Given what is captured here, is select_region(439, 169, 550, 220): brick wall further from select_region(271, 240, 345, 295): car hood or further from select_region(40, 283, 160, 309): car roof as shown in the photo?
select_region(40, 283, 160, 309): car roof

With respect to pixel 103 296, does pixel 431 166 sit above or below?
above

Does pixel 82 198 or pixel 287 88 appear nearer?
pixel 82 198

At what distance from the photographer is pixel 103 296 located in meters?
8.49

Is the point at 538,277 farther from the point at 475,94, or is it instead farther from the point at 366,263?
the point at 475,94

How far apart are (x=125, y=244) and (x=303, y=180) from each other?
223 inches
--
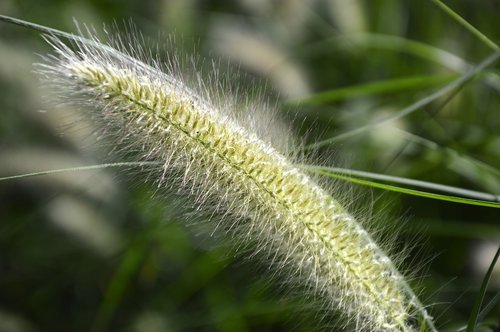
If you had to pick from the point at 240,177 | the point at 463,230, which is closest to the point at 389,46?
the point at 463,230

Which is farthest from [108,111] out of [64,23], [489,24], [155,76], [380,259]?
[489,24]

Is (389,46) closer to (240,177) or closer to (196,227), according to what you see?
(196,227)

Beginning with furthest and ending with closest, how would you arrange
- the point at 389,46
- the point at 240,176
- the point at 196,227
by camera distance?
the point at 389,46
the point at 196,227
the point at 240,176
...
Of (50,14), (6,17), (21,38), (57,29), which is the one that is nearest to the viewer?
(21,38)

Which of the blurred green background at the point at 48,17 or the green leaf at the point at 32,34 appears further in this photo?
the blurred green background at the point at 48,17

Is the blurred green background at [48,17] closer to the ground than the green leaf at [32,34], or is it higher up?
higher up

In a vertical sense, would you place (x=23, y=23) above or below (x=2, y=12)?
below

Exercise brief:
Extract each line of the data above that contains the word "closer".

Task solution:
Is (389,46) closer to (240,177) or closer to (196,227), according to what you see?
Is the blurred green background at [48,17] closer to the ground than the green leaf at [32,34], or is it higher up?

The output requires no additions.